Copy the entire listing below word for word, omitting the pictures.

**INFORMATION PROVIDED:**
— Begin —
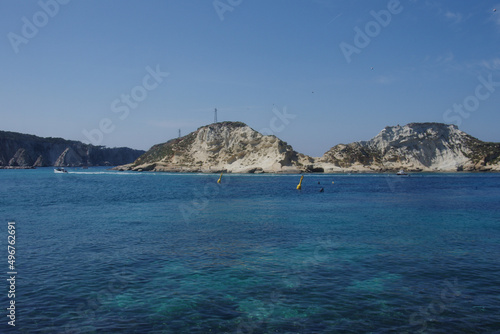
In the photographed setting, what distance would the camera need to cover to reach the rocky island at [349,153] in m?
151

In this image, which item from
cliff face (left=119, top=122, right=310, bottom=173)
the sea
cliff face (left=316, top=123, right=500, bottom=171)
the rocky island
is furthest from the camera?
cliff face (left=316, top=123, right=500, bottom=171)

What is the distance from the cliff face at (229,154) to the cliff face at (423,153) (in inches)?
940

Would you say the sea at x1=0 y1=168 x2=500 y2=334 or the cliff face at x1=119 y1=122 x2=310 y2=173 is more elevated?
the cliff face at x1=119 y1=122 x2=310 y2=173

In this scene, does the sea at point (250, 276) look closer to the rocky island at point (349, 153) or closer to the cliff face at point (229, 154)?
the cliff face at point (229, 154)

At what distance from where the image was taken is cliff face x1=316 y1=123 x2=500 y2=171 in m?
154

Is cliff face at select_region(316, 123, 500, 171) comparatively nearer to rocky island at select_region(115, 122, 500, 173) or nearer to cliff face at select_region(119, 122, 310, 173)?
rocky island at select_region(115, 122, 500, 173)

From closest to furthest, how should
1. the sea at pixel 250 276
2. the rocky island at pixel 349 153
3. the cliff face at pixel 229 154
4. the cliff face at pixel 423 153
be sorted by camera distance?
the sea at pixel 250 276 → the cliff face at pixel 229 154 → the rocky island at pixel 349 153 → the cliff face at pixel 423 153

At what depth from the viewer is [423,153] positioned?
158 meters

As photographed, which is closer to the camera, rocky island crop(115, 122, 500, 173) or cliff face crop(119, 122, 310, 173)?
cliff face crop(119, 122, 310, 173)

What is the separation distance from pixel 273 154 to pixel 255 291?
136423mm

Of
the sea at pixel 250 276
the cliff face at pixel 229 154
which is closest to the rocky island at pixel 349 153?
the cliff face at pixel 229 154

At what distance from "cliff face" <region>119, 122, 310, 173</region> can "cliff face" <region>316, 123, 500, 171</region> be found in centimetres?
2388

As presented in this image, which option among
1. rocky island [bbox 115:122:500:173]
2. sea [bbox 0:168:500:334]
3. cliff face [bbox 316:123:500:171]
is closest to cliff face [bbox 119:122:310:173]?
rocky island [bbox 115:122:500:173]

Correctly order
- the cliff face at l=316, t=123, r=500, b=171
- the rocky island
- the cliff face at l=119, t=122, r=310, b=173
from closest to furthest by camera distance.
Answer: the cliff face at l=119, t=122, r=310, b=173, the rocky island, the cliff face at l=316, t=123, r=500, b=171
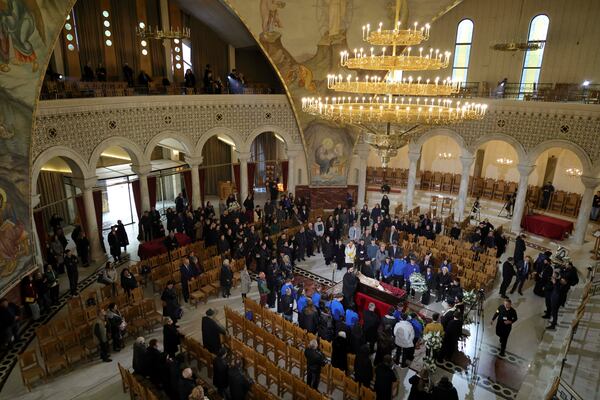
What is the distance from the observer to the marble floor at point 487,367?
8.25 metres

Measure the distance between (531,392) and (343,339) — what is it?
3866mm

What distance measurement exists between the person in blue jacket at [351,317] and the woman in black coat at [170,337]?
344 centimetres

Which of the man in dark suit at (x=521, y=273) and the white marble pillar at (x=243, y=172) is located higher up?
the white marble pillar at (x=243, y=172)

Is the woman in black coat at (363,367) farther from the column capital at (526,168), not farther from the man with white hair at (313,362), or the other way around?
the column capital at (526,168)

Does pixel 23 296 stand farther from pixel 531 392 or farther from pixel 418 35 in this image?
pixel 531 392

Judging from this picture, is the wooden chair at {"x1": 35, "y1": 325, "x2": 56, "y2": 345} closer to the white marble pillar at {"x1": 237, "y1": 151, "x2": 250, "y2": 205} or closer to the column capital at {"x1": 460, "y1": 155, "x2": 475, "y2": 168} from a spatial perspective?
the white marble pillar at {"x1": 237, "y1": 151, "x2": 250, "y2": 205}

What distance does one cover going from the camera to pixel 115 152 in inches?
714

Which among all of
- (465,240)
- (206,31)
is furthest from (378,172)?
(206,31)

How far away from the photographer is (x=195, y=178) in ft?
56.9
— End —
**FINAL RESULT:**
In the photographed setting, what distance would the camera need to cover to reach the rocky island at [349,153] in m?
151

In this image, which item from
cliff face (left=119, top=122, right=310, bottom=173)
the sea
cliff face (left=316, top=123, right=500, bottom=171)
the rocky island
is furthest from the camera?
cliff face (left=316, top=123, right=500, bottom=171)

What is the distance from the cliff face at (229,154) to the cliff face at (423,153) (in inches)?
940

Would you say the sea at x1=0 y1=168 x2=500 y2=334 or the cliff face at x1=119 y1=122 x2=310 y2=173 is more elevated?
the cliff face at x1=119 y1=122 x2=310 y2=173

In this scene, does the sea at point (250, 276) look closer to the rocky island at point (349, 153) or closer to the cliff face at point (229, 154)?
the cliff face at point (229, 154)

At what distance from where the image was taken is cliff face x1=316 y1=123 x2=500 y2=171 in m?
154

Is cliff face at select_region(316, 123, 500, 171) comparatively nearer to rocky island at select_region(115, 122, 500, 173) or nearer to cliff face at select_region(119, 122, 310, 173)?
rocky island at select_region(115, 122, 500, 173)

From closest to furthest, how should
1. the sea at pixel 250 276
2. the rocky island at pixel 349 153
3. the cliff face at pixel 229 154
4. the cliff face at pixel 423 153
be sorted by camera distance?
the sea at pixel 250 276 → the cliff face at pixel 229 154 → the rocky island at pixel 349 153 → the cliff face at pixel 423 153

At what depth from the viewer is [423,153] positioned?
158 meters

As photographed, which is closer to the camera, rocky island crop(115, 122, 500, 173) or cliff face crop(119, 122, 310, 173)?
cliff face crop(119, 122, 310, 173)

What is the separation distance from pixel 273 154 to pixel 255 291?
136423mm

Of
the sea at pixel 250 276
the cliff face at pixel 229 154
which is closest to the rocky island at pixel 349 153?
the cliff face at pixel 229 154

At what distance from "cliff face" <region>119, 122, 310, 173</region> can "cliff face" <region>316, 123, 500, 171</region> be found in centimetres?
2388

As presented in this image, which option among
1. rocky island [bbox 115:122:500:173]
2. sea [bbox 0:168:500:334]
3. cliff face [bbox 316:123:500:171]
is closest to cliff face [bbox 119:122:310:173]?
rocky island [bbox 115:122:500:173]

Correctly order
- the cliff face at l=316, t=123, r=500, b=171
- the rocky island
- the cliff face at l=119, t=122, r=310, b=173
from closest to furthest by camera distance.
Answer: the cliff face at l=119, t=122, r=310, b=173, the rocky island, the cliff face at l=316, t=123, r=500, b=171
What is the distance from the observer to the marble floor at point 487,367?
8.25 metres

Measure the distance between (531,392) and (343,339) — what is it?
3866mm

What distance measurement exists between the person in blue jacket at [351,317] and the woman in black coat at [170,337]?
344 centimetres

Which of the man in dark suit at (x=521, y=273) and the white marble pillar at (x=243, y=172) is located higher up?
the white marble pillar at (x=243, y=172)

Is the woman in black coat at (363,367) farther from the column capital at (526,168), not farther from the man with white hair at (313,362), or the other way around?
the column capital at (526,168)

Does pixel 23 296 stand farther from pixel 531 392 or farther from pixel 418 35 in this image?
pixel 531 392

Judging from this picture, is the wooden chair at {"x1": 35, "y1": 325, "x2": 56, "y2": 345} closer to the white marble pillar at {"x1": 237, "y1": 151, "x2": 250, "y2": 205} or closer to the column capital at {"x1": 460, "y1": 155, "x2": 475, "y2": 168} from a spatial perspective?
the white marble pillar at {"x1": 237, "y1": 151, "x2": 250, "y2": 205}

What distance does one cover going from the camera to pixel 115 152 in inches?
714

Which among all of
- (465,240)
- (206,31)
is furthest from (378,172)?
(206,31)

How far away from the photographer is (x=195, y=178) in ft?
56.9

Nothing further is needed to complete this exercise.